Otra vivencia de una comunión inigualable fue la impotencia por aliviar mi dolor durante aquellos días y aquellas noches, incrementado por ese dolor sin tregua que nos causaba su impotencia y mi impotencia. Dicho de otro modo, a pesar de que la persistencia de un dolor tiende a romper cualquier equilibrio físico, a hacer inútil cualquier previsión para evitarlo o para alejarnos de cualquier frontera emocional, siempre queda la alternativa de la identidad para protegernos, el recuento biográfico de lo que somos y la voluntad de seguir vivos. 

Recuerdo haber leído una idea que ayuda a cerrar este círculo, el cuerpo es como un puente a través del cual se une el principio y el fin del sufrimiento. Es en la estructura de ese puente que se halla radicando la conciencia de pertenencia entre los demás, que alimenta el modo de acercarse a la ayuda y el consuelo, para que el dolor abandone su carácter privado y pueda comunicarse o expresarse. 

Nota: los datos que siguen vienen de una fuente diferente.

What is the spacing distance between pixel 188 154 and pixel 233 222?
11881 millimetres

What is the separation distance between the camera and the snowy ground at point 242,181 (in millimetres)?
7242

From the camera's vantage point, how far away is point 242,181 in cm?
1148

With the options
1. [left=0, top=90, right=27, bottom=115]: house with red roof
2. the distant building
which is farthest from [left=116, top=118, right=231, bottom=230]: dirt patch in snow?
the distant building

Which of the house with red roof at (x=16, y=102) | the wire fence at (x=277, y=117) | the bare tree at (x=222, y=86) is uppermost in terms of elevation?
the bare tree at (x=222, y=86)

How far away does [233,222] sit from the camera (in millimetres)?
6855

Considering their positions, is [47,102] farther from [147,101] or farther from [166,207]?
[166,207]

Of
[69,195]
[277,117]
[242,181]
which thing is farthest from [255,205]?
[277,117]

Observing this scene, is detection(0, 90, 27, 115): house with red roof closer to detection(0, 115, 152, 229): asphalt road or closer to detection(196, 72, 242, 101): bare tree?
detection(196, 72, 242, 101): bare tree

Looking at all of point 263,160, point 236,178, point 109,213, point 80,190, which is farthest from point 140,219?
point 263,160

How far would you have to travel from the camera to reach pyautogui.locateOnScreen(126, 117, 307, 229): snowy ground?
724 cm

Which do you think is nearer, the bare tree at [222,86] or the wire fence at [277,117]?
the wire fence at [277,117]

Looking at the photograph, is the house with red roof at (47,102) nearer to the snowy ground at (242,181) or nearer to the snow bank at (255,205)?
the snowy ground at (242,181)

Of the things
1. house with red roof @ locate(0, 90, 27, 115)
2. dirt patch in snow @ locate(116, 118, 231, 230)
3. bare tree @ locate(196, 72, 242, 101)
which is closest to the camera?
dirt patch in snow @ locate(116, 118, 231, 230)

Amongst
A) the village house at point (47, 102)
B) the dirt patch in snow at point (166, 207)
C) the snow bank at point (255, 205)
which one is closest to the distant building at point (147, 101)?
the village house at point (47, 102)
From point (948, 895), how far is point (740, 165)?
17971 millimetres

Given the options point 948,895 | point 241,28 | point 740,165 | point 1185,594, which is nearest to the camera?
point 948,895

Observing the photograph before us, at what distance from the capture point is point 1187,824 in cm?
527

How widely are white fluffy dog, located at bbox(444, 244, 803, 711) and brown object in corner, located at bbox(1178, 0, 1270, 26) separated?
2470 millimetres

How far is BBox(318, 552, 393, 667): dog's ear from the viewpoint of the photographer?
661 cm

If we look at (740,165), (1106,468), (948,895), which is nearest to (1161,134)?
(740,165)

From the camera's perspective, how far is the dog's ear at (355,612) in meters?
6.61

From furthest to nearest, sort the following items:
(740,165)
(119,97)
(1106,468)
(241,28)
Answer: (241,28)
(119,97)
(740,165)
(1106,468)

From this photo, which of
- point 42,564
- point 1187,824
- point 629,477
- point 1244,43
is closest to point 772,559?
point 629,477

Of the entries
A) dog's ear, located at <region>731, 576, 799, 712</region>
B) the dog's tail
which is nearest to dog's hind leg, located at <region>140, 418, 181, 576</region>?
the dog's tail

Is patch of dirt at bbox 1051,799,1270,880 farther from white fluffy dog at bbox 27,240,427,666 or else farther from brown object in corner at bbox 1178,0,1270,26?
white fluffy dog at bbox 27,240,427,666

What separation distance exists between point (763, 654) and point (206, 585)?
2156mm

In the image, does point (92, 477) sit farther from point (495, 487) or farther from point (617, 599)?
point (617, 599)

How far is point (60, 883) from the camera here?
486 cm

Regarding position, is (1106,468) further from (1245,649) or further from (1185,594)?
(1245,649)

La persona que padece dolor está agobiada por la fuerza del sentir que le hace reconocer el sustrato fisiológico que actúa en el mecanismo del dolor, pero a la vez, percibe con asombro, miedo o preocupación un estado emocional debilitado y, este sustrato emocional o psicológico, es útil para reconocer la experiencia, el conocimiento o las representaciones que se tienen con respecto del dolor. Se advierte entonces, que el dolor es una potencia capaz de proponer una escisión de la concienciacuerpo-objeto, pero que paradójicamente integra, de un modo complejo e impredecible, la experiencia, la perspectiva y la conducta del sujeto que padece. 

El ser que sufre dolor es, principalmente, un ser histórico que ensaya con su biografía como si fuera un linajista experto. A partir de estas exploraciones es que se puede alcanzar la capacidad para actuar, hablar, contar, re-presentar y asumir la responsabilidad de sí mismo. Se puede romper el confinamiento del dolor, desmontar los mejores recuerdos y consolarnos con ellos. Ser uno con el dolor y descubrirse mutuamente: imbricación. 

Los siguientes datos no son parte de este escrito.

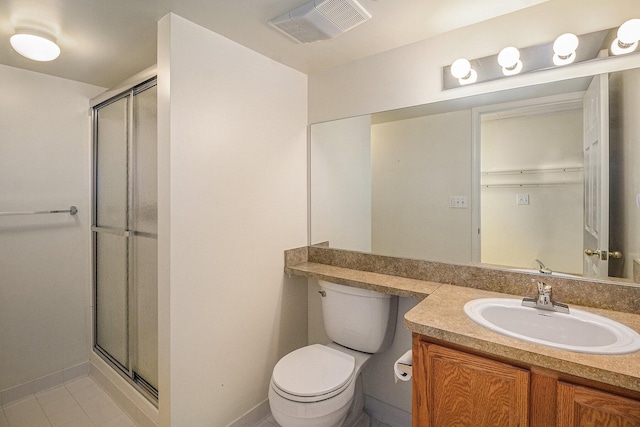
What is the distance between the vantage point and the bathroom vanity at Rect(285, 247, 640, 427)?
848 mm

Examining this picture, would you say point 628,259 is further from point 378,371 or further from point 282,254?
point 282,254

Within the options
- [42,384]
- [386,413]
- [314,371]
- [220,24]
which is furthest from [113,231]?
[386,413]

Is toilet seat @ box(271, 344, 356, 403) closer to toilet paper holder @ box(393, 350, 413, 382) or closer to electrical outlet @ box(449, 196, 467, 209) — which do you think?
toilet paper holder @ box(393, 350, 413, 382)

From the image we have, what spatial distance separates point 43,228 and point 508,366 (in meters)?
2.75

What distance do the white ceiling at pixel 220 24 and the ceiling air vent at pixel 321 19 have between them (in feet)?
0.11

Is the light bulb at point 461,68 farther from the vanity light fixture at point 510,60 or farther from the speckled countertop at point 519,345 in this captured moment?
the speckled countertop at point 519,345

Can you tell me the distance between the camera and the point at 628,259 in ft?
4.03

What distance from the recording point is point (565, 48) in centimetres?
130

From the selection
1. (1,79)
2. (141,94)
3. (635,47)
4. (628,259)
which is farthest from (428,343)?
(1,79)

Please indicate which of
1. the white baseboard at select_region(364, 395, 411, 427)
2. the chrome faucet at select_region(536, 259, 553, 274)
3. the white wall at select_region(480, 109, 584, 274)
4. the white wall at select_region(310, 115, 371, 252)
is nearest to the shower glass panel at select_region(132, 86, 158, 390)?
the white wall at select_region(310, 115, 371, 252)

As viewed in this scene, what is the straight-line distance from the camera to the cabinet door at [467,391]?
97cm

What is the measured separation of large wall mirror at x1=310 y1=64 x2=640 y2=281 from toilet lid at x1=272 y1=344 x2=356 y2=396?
639 millimetres

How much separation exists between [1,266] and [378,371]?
2.44m

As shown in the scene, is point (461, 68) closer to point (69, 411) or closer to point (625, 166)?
point (625, 166)
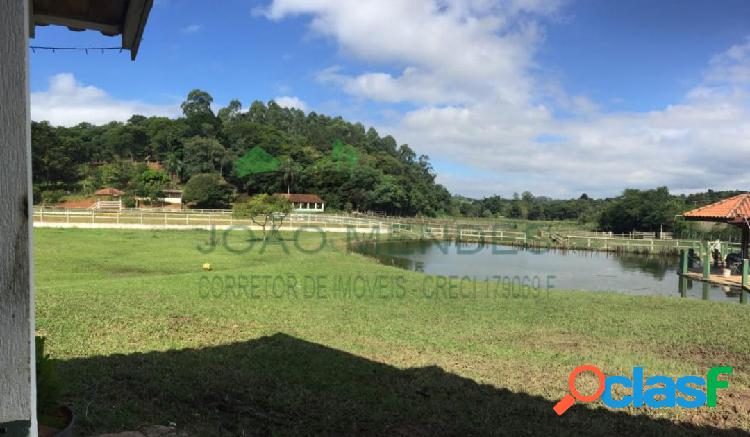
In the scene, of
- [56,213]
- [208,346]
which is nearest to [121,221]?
[56,213]

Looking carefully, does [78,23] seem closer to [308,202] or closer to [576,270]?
[576,270]

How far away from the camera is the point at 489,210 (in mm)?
118188

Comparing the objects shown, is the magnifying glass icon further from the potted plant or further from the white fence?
the white fence

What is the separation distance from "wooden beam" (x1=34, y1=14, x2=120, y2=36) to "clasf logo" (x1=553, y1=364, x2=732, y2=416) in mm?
4726

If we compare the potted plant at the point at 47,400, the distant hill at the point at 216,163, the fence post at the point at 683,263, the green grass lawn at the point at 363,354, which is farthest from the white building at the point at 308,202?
the potted plant at the point at 47,400

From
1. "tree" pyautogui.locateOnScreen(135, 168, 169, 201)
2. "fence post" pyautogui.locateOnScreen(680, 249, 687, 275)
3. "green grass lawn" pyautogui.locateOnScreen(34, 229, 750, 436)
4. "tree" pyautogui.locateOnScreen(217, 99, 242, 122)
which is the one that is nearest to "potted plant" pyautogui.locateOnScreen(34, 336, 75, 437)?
"green grass lawn" pyautogui.locateOnScreen(34, 229, 750, 436)

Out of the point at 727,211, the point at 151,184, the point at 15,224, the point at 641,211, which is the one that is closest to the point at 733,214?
the point at 727,211

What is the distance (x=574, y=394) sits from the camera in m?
4.94

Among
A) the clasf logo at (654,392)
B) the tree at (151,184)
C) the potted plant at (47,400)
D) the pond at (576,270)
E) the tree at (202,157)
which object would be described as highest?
the tree at (202,157)

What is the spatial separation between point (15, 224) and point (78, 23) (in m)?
2.00

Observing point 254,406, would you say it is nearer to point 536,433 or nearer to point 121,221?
point 536,433

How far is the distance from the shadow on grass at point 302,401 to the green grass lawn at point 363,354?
2 cm

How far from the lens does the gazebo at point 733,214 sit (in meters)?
16.4

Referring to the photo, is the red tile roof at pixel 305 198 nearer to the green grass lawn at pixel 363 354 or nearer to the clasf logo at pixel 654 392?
the green grass lawn at pixel 363 354
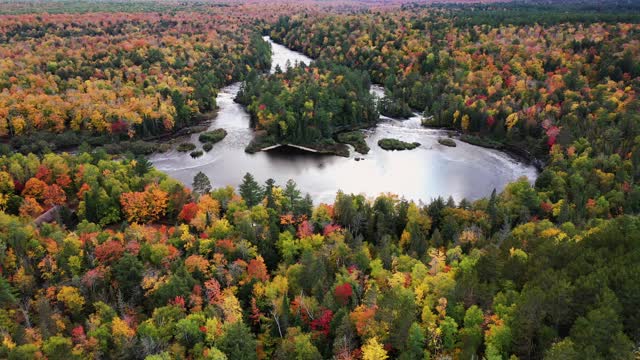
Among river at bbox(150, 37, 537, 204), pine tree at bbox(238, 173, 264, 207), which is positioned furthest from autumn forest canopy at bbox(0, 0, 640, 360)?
river at bbox(150, 37, 537, 204)

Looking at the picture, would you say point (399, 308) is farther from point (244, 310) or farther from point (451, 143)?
point (451, 143)

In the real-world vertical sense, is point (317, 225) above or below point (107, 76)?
below

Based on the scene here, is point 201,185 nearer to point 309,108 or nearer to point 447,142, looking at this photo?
point 309,108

Hacerlo íntimamente propio e impedirle que gane más peso y presencia que la persona y, alcanzar la certeza de que podemos sentirnos más espíritu que carne, huesos o nervios. De todos modos, necesitamos ayuda si sufrimos de dolor y así, ante el ser que se duele, cada uno debe actuar con firmeza y cuidado para impedir la neutralidad afectiva y sí, en cambio, desplegar la condición humana. Es decir, poner en marcha el conjunto de las capacidades e incapacidades que hacen de los humanos seres que actúan y sufren pero que se permiten ser en uno y en los otros, seres que se comunican, actúan y significan su vida. Para ayudar al otro se necesita imaginación, intuir de algún modo cómo es ese dolor que yo no siento. 

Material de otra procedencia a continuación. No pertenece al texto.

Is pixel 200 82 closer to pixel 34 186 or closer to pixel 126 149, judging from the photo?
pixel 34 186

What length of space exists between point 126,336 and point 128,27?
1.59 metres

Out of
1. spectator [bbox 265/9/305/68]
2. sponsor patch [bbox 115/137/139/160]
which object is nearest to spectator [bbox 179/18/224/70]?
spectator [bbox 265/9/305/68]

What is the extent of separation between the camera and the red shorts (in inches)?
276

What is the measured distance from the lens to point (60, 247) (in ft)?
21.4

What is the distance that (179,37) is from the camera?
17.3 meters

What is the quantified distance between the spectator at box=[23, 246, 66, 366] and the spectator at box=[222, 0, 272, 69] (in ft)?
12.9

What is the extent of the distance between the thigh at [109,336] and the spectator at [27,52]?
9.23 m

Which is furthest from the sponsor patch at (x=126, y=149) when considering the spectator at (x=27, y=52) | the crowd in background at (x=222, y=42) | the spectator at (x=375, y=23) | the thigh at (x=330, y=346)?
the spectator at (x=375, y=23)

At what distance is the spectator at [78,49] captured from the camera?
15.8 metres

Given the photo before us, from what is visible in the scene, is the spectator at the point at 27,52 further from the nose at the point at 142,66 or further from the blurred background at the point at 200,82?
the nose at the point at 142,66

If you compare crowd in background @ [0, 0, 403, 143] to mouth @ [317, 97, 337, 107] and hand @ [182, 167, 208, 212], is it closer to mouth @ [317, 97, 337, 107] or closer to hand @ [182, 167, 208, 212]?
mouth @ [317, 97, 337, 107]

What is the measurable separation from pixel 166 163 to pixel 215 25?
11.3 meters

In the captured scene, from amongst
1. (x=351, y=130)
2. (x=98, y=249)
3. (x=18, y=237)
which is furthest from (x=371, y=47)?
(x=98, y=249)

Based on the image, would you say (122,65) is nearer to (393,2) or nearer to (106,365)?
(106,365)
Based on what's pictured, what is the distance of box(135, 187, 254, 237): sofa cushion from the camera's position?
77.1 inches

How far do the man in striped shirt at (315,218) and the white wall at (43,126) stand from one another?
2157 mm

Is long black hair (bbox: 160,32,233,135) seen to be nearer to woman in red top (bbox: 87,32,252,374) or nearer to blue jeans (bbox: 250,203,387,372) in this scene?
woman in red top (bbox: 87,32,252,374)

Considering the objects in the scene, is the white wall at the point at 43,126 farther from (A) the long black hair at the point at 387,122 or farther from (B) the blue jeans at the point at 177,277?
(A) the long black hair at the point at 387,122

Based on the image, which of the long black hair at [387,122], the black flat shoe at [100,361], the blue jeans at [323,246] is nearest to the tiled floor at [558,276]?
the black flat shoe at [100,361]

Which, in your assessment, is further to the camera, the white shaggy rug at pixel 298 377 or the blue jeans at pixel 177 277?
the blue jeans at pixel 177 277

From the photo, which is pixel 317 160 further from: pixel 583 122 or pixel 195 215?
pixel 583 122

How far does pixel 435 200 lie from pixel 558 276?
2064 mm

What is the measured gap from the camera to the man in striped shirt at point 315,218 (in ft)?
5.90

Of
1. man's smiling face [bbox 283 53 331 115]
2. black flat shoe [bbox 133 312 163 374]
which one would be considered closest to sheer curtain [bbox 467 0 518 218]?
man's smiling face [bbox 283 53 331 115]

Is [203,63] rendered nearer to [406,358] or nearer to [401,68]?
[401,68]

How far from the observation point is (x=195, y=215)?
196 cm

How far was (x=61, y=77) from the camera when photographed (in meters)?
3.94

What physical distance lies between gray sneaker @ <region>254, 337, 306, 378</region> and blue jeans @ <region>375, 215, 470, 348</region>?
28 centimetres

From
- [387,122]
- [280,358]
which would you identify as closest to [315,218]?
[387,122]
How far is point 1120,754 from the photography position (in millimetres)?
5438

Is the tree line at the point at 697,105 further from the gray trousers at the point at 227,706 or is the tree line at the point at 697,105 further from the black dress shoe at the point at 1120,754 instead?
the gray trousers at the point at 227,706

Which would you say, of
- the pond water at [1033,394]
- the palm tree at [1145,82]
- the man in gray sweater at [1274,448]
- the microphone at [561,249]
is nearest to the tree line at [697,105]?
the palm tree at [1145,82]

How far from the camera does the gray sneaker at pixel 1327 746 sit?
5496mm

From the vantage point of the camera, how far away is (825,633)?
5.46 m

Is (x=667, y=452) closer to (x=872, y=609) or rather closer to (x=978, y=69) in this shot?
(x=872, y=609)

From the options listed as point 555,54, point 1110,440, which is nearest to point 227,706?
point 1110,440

Tengo la impresión de que la historia humana se ha constituido por la experiencia universal del dolor, y que ha sido ésta, el punto de partida para evolucionar de forma crónica hacia todo aquello que nos humaniza y que nos ha hecho creer que somos seres superiores. Porque mucho más allá de las hazañas científicas, el verdadero problema del dolor se sigue centrando en las fuentes de su producción cuando éstas devienen de las relaciones humanas; ya sea desde la forma estructural de cómo se organiza la sociedad y qué papel desempeñan en ella los seres humanos, hasta las formas cotidianas, particulares, privadas e íntimas sobre cómo cada cual se arraiga en la vida: los motivos y las condiciones de realización con las que se construye como persona y ciudadano.